Goal:
Render the lines below as a JSON list of strings, one string per line with blank lines left out, starting at the line that contains "As observed in" and ending at the last line of the entries.
********
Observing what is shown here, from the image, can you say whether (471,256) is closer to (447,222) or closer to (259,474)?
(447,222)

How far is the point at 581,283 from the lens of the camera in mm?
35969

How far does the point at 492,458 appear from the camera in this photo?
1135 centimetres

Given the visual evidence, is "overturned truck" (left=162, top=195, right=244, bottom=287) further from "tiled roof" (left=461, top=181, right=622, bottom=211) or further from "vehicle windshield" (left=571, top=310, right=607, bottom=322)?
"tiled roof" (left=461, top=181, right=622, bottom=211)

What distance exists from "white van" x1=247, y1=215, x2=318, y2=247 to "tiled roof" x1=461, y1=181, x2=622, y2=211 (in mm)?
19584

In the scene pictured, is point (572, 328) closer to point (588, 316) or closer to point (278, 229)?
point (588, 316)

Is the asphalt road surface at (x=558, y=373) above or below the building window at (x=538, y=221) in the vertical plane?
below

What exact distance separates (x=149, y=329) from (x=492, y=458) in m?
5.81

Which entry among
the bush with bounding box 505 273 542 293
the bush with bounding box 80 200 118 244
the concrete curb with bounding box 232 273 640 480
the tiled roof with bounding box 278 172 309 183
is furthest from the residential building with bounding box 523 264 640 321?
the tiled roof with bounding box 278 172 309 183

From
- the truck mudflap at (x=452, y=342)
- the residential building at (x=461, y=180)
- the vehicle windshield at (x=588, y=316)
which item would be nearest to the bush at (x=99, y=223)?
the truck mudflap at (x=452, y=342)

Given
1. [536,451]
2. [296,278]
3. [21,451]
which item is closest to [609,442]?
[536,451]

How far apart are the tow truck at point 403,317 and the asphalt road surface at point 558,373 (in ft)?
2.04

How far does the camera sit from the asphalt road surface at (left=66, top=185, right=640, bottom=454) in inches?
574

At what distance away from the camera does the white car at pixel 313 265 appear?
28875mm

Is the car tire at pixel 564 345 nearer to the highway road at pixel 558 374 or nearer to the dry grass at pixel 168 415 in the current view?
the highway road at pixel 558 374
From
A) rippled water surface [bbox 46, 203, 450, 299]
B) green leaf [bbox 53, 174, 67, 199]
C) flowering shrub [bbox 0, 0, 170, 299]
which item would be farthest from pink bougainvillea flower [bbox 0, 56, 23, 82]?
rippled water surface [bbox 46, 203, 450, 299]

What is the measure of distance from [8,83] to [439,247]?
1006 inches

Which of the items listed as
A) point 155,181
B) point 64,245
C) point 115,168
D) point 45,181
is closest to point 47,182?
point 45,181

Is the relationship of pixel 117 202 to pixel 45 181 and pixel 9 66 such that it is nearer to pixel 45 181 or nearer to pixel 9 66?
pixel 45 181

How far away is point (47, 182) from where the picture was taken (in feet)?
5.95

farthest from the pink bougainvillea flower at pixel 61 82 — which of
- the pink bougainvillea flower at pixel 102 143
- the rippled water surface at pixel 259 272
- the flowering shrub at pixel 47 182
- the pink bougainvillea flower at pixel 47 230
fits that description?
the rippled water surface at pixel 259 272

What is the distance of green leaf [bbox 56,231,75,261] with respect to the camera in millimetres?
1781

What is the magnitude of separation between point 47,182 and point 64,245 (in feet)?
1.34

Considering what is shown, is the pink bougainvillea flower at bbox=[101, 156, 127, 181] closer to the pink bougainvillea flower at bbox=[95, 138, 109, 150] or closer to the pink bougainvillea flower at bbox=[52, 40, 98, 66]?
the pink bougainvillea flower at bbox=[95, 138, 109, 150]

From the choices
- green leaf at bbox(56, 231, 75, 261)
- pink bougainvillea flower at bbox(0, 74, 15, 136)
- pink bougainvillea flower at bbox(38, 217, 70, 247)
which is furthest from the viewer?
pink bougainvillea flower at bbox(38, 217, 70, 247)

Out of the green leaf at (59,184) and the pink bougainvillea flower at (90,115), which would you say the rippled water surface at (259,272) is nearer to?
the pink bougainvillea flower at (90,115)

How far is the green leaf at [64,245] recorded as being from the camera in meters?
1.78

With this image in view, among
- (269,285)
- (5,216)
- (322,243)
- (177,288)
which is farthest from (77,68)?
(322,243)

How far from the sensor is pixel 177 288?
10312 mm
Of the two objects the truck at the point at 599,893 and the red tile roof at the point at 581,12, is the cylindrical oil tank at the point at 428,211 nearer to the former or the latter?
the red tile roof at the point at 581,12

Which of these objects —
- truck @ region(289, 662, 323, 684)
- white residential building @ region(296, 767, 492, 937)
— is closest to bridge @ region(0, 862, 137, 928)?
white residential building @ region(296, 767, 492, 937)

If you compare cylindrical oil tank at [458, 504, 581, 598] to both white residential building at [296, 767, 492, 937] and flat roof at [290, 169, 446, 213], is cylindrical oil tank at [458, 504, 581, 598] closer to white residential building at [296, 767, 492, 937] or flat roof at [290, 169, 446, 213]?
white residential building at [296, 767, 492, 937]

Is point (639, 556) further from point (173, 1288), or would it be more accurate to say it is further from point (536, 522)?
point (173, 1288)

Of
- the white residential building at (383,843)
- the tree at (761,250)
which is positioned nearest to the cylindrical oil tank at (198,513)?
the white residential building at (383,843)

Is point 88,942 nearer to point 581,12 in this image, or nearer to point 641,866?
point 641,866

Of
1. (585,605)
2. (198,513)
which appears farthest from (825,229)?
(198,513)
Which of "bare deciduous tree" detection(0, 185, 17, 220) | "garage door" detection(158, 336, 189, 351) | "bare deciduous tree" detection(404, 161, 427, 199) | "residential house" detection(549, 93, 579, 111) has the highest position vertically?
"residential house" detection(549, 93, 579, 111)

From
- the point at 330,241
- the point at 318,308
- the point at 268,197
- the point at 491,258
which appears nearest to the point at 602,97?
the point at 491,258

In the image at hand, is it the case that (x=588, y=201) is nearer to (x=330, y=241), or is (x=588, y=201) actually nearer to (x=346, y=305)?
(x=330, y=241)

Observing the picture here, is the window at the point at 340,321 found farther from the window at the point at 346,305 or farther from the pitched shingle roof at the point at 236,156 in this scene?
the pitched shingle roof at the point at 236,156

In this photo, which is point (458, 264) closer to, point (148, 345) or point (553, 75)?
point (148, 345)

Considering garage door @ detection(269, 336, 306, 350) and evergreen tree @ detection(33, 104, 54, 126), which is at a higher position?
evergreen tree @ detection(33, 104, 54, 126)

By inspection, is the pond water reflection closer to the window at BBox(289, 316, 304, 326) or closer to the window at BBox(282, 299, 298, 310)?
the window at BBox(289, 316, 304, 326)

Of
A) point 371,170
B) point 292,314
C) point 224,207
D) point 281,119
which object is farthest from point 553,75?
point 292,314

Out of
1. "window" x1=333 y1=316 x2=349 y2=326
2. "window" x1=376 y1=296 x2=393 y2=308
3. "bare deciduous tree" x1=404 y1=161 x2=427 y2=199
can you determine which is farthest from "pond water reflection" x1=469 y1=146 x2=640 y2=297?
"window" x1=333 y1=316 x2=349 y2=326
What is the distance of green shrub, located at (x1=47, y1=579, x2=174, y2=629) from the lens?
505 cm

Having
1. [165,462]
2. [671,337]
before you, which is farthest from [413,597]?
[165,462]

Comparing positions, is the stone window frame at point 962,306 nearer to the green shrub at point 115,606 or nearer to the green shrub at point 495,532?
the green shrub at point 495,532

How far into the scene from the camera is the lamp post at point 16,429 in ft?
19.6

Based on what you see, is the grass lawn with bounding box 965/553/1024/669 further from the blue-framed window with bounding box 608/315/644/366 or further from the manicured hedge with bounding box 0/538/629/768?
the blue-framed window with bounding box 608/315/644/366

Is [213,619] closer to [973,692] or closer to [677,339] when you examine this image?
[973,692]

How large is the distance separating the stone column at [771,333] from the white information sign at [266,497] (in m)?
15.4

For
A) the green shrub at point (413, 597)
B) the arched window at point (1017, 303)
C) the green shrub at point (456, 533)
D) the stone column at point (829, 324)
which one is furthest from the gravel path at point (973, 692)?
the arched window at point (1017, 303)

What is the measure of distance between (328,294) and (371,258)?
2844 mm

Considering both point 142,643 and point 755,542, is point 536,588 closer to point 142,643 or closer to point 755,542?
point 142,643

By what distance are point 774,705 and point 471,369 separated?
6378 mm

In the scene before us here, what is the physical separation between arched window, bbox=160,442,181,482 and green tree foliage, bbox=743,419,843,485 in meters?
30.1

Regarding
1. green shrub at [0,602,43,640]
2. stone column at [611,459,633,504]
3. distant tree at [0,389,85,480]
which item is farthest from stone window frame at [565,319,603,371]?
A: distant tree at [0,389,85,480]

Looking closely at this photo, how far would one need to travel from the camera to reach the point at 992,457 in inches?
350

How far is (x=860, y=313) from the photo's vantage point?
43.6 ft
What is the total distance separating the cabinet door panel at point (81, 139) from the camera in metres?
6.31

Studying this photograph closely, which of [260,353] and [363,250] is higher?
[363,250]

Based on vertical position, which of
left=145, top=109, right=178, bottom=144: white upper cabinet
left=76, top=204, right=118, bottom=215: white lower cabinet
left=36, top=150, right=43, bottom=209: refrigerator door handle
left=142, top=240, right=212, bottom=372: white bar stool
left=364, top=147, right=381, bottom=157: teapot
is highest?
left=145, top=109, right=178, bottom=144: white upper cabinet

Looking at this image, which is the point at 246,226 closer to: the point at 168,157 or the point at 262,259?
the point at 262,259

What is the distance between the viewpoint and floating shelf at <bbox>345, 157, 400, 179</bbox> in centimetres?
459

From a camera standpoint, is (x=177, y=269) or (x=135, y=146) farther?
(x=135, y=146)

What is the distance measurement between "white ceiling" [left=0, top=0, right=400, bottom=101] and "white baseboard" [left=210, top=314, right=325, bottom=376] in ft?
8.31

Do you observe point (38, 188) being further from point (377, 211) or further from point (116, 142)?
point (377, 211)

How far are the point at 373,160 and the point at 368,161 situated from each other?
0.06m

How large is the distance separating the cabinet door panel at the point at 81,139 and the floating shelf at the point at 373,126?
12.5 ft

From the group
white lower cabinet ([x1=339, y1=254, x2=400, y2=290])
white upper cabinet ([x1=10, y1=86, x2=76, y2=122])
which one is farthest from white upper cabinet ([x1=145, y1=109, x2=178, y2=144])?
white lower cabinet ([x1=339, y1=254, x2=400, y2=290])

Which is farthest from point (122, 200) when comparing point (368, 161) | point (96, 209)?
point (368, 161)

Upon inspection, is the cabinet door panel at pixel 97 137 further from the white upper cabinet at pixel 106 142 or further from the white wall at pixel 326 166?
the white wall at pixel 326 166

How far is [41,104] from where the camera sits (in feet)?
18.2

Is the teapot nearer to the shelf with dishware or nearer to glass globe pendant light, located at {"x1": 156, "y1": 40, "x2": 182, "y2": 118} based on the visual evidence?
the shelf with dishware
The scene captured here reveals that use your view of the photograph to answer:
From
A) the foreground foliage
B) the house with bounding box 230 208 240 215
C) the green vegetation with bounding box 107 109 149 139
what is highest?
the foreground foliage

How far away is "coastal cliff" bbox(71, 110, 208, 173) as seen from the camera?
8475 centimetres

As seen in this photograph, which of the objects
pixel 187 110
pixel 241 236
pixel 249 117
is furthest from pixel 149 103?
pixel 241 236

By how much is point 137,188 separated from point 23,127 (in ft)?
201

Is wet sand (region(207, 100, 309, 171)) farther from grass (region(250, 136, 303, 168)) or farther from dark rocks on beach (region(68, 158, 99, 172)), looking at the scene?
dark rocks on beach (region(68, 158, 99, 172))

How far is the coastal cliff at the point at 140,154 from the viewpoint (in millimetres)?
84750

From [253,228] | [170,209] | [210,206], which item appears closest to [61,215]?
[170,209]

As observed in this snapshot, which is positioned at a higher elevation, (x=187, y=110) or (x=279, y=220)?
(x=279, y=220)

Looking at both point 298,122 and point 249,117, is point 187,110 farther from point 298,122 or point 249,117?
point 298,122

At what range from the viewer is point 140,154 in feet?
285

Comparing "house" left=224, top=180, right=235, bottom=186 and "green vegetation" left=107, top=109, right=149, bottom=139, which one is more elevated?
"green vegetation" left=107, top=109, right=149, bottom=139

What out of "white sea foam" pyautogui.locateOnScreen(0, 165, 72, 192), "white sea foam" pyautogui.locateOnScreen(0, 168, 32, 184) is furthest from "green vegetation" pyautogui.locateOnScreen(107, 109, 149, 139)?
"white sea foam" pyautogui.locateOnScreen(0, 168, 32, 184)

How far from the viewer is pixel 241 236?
********
Result:
[
  "As observed in this snapshot, which is positioned at a higher elevation, (x=187, y=110) or (x=279, y=220)?",
  "(x=279, y=220)",
  "Looking at both point 298,122 and point 249,117, is point 187,110 farther from point 298,122 or point 249,117?",
  "point 298,122",
  "At what range from the viewer is point 140,154 in feet?",
  "285",
  "Comparing \"house\" left=224, top=180, right=235, bottom=186 and \"green vegetation\" left=107, top=109, right=149, bottom=139, which one is more elevated?",
  "\"green vegetation\" left=107, top=109, right=149, bottom=139",
  "What out of \"white sea foam\" pyautogui.locateOnScreen(0, 165, 72, 192), \"white sea foam\" pyautogui.locateOnScreen(0, 168, 32, 184) is furthest from \"green vegetation\" pyautogui.locateOnScreen(107, 109, 149, 139)?",
  "\"white sea foam\" pyautogui.locateOnScreen(0, 168, 32, 184)",
  "How far from the viewer is pixel 241 236?"
]